16 h 30. Au téléphone, dans son bureau, le référent social discute d’échafaudages. Il a fallu quelques échanges avec ses collègues des services du patrimoine, qui passent leur temps à effacer des tags sur les murs de la gare, pour que ceux-ci comprennent et acceptent l’idée que des chantiers d’insertion de jeunes fonctionnent dans la gare du Nord. L’insertion par le travail est en effet son deuxième axe de travail. Après « Hope in Stations », la Commission européenne finance un projet pilote baptisé « Work in Stations ». L’idée est de profiter du tissu économique très vivant dans et autour des gares pour permettre à des personnes de s’insérer. En collaborant avec la FNARS, la SNCF fait appel à des entreprises d’insertion pour réaliser des petits travaux d’entretien, le référent social organisant le chantier et le suivi des travaux. Or, l’an dernier, un chantier éducatif a été encore plus loin. Des jeunes éloignés de l’emploi, suivis par quatre éducateurs spécialisés de l’association Arc 75, ont repeint des poteaux et créé une fresque dans la gare. « Ce chantier était un outil fabuleux pour travailler avec des jeunes qui ont un rapport très négatif avec l’institution, se rappelle Natacha Lachouri. On a pu valoriser leur comportement dans un lieu visible de tous et qu’ils fréquentaient au quotidien pour des activités pas très licites. »

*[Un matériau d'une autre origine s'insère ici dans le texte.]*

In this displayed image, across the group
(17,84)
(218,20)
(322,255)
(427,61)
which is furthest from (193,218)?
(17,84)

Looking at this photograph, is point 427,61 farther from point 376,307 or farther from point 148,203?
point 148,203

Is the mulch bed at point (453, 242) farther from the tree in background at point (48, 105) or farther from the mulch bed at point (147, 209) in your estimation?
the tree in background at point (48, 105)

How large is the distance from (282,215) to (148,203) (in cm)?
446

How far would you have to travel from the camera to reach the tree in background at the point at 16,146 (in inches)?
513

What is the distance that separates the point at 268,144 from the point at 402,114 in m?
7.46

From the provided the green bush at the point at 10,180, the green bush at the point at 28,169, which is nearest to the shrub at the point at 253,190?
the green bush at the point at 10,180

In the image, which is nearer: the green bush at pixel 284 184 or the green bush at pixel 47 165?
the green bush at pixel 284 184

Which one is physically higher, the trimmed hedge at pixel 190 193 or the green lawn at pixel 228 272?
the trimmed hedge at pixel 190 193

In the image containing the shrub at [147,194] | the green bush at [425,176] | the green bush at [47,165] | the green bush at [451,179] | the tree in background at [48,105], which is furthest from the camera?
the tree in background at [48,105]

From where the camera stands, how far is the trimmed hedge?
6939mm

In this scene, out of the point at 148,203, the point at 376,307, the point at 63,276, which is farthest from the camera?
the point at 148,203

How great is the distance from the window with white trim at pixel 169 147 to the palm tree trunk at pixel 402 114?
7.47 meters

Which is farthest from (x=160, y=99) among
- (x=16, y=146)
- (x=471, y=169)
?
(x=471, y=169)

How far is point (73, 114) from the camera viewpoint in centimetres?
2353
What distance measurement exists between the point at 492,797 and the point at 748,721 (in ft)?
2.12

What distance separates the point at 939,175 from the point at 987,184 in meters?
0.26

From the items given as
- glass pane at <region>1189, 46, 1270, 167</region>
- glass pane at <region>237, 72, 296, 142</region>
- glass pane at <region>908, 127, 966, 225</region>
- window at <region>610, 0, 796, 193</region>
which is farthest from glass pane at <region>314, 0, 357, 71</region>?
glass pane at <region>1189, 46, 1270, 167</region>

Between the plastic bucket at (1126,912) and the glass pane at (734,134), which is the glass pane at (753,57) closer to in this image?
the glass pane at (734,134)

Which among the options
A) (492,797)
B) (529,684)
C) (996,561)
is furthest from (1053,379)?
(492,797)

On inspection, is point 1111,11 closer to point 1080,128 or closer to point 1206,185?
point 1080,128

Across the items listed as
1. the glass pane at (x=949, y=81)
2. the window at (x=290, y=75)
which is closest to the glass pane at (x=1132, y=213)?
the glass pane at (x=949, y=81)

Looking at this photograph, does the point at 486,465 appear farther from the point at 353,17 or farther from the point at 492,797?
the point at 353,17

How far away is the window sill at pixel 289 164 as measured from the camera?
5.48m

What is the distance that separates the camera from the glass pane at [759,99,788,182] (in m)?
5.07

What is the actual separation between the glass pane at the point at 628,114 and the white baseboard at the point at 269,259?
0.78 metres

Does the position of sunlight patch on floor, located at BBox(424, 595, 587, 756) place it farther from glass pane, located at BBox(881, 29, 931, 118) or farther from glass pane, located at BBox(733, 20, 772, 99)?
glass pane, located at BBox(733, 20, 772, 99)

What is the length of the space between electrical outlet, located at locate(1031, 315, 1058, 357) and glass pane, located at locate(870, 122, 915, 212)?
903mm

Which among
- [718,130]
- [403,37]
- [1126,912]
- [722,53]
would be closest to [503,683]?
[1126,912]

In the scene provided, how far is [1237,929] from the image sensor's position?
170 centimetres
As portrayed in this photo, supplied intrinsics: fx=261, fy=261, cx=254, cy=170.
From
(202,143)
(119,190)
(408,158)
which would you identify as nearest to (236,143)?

UNE GARE, PAS UN CENTRE SOCIAL

En fin de journée, Hervé Mouden lit les conclusions d’une étude menée par plusieurs associations sur les problèmes psychiatriques dans les gares parisiennes. « On s’est rendu compte que beaucoup de personnes sont atteintes de troubles du comportement », soupire-t-il. Les associations, soutenues par le référent, réfléchissent d’ailleurs à l’intervention en gare d’une équipe mobile d’infirmiers psychiatriques et de travailleurs sociaux. D’une façon générale, ces derniers ne manquent pas d’idées : un coffre-fort pour que les sans-abri puissent y laisser leurs papiers en sécurité ; une consigne où poser leurs sacs, ce qui permettrait de les accompagner vers un lieu où se doucher et manger chaud… « Mais il est impossible de tout faire. Je dois équilibrer les intérêts des uns et des autres, prévient Hervé Mouden, car le but n’est pas que les personnes restent dans la gare. »

La gare, lieu pertinent pour le travail social de terrain, doit-elle être perçue comme un centre où différents services sociaux seraient proposés aux personnes sans abri ? Le sujet fait débat. « A moyen terme, est-ce installer les gens dans une gare que de leur permettre d’en sortir ? », questionne Emmaüs, qui défend l’idée de la bagagerie. Récemment, Hervé Mouden a dû proposer à une association non conventionnée distribuant de la nourriture de se déplacer « pour des problèmes de flux et de propreté ». « Pour des raisons de sécurité, la gare n’a pas vocation à être un lieu de rassemblement. » Une ligne fixée par son institution et que défend Jérémie Zeguerman, directeur des gares. « Aujourd’hui, le métier de référent social est indispensable au bon fonctionnement d’une gare, juge celui-ci. Pour éviter le misérabilisme ou les jugements actifs, on ne veut pas rester démunis face aux situations d’errance. Il est donc important de recenser les difficultés et les mécaniques à l’œuvre, de mobiliser les associations et les services sociaux de la ville pour ne pas se limiter à une réponse sécuritaire. » L’action du référent, insiste le responsable, n’est soumise à aucune politique de résultats, car attendre un retour sur investissement n’aurait aucun sens.

En revanche, la gare n’a pas vocation à devenir un centre social. « Identification et accompagnement pour passer la main à des experts : notre compétence sociale s’arrête là. » Le rapport d’évaluation(2) de « Hope in Stations » conclut de la même manière : « Les gares ferroviaires manquent de lieux appropriés pour fournir un service de bonne qualité. Concevoir la gare comme un point de référence et de coordination locale plutôt que comme un centre de services est l’un des principaux enseignements de l’opération. »

Notes

(1) Homeless People in European Train Stations (« Espoir pour les sans-abri dans les gares européennes »).

(2) Réalisé par l’Agence nouvelle des solidarités actives.